#### [Brief 1]
In the UniFMIR excerpt, which loss was used to fine-tune the model on the dSTORM images?
#### [Brief 2]
Please extend the UniFMIR excerpt, picking up right after its final sentence.

#### [Excerpt provided]

[Start of Attachment]

We also analyzed whether UniFMIR could be generalized to other SR modalities in addition to the SIM images used in the pretraining stage. First, we adopted single-molecule localization microscopy data from the Shareloc platform42 and applied our model to direct stochastic optical reconstruction microscopy (dSTORM) images of MTs stained with Alexa Fluor 647 in U2OS cells incubated with nocodazole. Since the input WF images and GT were not well matched, we fine-tuned our UniFMIR model with the contextual bilateral (CoBi) loss43 instead of the L1 or L2 loss, which requires pixel-wise alignment between the input and GT. We compared a U-Net-based SR single-molecule microscopy model (DeepSTORM44), a baseline model and a pretrained UniFMIR model without fine-tuning. In addition to the pretrained UniFMIR model, all competing models were trained with the CoBi loss on the same training data as those used by our method. Our UniFMIR model could restore accurate structures that were similar to the GTs, and the other models failed to learn mappings between the unaligned images (Extended Data Fig. 3).

[End of Attachment]

#### [The data]

[Start of Attachment]

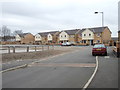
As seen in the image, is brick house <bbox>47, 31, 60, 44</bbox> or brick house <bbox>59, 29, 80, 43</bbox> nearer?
brick house <bbox>59, 29, 80, 43</bbox>

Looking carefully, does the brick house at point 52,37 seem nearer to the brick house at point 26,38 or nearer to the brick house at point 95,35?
the brick house at point 26,38

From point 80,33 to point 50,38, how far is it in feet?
64.0

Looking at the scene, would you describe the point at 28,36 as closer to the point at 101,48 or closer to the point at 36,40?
the point at 36,40

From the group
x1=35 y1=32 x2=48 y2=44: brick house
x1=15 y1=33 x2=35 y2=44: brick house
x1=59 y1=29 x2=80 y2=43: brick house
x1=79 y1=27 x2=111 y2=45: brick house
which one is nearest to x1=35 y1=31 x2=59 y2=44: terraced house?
x1=35 y1=32 x2=48 y2=44: brick house

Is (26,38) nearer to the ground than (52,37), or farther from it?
nearer to the ground

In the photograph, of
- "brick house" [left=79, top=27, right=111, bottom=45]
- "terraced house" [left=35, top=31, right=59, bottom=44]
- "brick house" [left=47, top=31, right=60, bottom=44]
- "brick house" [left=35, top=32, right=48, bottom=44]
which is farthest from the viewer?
"brick house" [left=35, top=32, right=48, bottom=44]

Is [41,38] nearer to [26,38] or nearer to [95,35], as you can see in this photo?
[26,38]

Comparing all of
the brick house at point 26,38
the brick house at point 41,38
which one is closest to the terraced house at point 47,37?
the brick house at point 41,38

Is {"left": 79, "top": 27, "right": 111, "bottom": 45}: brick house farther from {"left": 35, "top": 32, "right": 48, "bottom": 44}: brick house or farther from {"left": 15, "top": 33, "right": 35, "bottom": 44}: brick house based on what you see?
{"left": 15, "top": 33, "right": 35, "bottom": 44}: brick house

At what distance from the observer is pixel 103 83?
287 inches

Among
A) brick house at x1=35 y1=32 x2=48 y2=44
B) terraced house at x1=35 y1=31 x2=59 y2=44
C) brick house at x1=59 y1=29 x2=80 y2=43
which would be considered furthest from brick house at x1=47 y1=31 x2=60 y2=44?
brick house at x1=59 y1=29 x2=80 y2=43

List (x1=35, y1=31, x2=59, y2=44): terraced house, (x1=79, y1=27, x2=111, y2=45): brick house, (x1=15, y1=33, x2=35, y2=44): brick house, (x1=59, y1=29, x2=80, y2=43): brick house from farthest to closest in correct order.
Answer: (x1=15, y1=33, x2=35, y2=44): brick house < (x1=35, y1=31, x2=59, y2=44): terraced house < (x1=59, y1=29, x2=80, y2=43): brick house < (x1=79, y1=27, x2=111, y2=45): brick house

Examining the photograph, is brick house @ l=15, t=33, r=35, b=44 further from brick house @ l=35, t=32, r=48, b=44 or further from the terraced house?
the terraced house

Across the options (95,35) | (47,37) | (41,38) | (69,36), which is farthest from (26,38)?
(95,35)
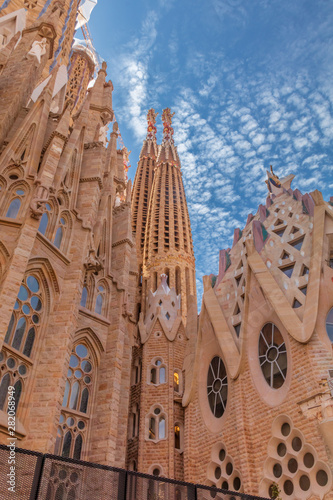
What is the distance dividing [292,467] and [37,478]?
898 cm

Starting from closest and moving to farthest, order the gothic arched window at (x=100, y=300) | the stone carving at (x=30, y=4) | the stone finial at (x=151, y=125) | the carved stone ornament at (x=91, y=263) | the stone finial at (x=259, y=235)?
the carved stone ornament at (x=91, y=263) < the gothic arched window at (x=100, y=300) < the stone finial at (x=259, y=235) < the stone carving at (x=30, y=4) < the stone finial at (x=151, y=125)

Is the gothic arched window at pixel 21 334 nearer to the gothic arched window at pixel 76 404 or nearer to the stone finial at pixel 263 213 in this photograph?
the gothic arched window at pixel 76 404

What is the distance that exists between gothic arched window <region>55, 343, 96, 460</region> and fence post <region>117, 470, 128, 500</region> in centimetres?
676

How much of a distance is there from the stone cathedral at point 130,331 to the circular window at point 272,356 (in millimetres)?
49

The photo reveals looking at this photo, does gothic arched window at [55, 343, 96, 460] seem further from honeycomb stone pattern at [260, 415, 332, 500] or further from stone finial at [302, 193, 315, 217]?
stone finial at [302, 193, 315, 217]

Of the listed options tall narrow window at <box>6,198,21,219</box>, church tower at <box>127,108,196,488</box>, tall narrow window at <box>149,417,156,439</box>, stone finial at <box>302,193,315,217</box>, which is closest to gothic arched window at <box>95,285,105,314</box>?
tall narrow window at <box>6,198,21,219</box>

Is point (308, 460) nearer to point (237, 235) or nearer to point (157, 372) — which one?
point (157, 372)

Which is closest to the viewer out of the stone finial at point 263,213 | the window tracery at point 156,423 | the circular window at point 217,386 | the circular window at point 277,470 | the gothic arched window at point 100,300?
the circular window at point 277,470

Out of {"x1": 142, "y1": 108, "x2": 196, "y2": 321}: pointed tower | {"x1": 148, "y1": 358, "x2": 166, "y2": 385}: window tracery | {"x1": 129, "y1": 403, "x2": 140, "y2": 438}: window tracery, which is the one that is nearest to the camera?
{"x1": 129, "y1": 403, "x2": 140, "y2": 438}: window tracery

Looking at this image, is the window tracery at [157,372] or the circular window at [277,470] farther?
the window tracery at [157,372]

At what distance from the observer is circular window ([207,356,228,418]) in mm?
15058

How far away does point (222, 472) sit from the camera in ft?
44.7

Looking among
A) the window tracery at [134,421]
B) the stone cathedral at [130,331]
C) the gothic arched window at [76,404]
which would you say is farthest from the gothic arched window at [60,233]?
the window tracery at [134,421]

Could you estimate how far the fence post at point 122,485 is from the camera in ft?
17.2
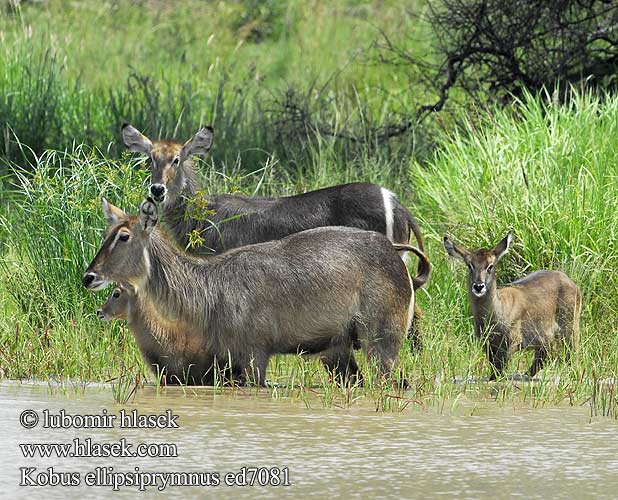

[End of Attachment]

#### [Answer 1]
The contextual bilateral (CoBi) loss.

#### [Answer 2]
Discussion
The focus of this paper was to present a UniFMIR solution for maximizing the potential of deep learning-based methods and circumventing the limitations exhibited by the existing fluorescence microscopy-based image restoration deep models. Here, we outlined how recent advances in foundation model research enable the development of FMIR. Inspired by the success of pretrained large-scale models in artificial intelligence, we developed a unified foundation model for fluorescence microscopy-based image restoration, facilitating high-quality image restoration in different fluorescence microscopy-based image restoration tasks with various imaging modalities by extending the strong transfer capabilities of large-scale pretrained models to fluorescence microscopy-based image restoration. We also collected 14 public fluorescence microscopy-based image restoration datasets with 196,418 training pairs covering various biological samples, microscopes and degradation conditions. The UniFMIR model pretrained on the collected data could be easily applied to different tasks and new image distributions through efficient fine-tuning, transferring the knowledge of a foundation model to a specific one.
The experimental results obtained in different fluorescence microscopy-based image restoration tasks suggested the excellent performance of UniFMIR in restoring high-fidelity microscopy images. The HR results obtained for the SR and isotropic resolution reconstruction problems could clearly resolve diffraction-limited image details to improve the resolutions of images by uncovering subtle biological structures (Figs. 1 and 2 and Supplementary Fig. 5). The denoising and projection results restored clean signals from the noisy inputs, achieving accurate reconstruction quality (Figs. 3 and 4 and Supplementary Figs. 6–8). The volume reconstruction results showed transient biological image dynamics with minimal artifacts (Fig. 5 and Supplementary Fig. 9). The generalization ability of the pretrained UniFMIR was also shown (Fig. 6 and Extended Data Fig. 3).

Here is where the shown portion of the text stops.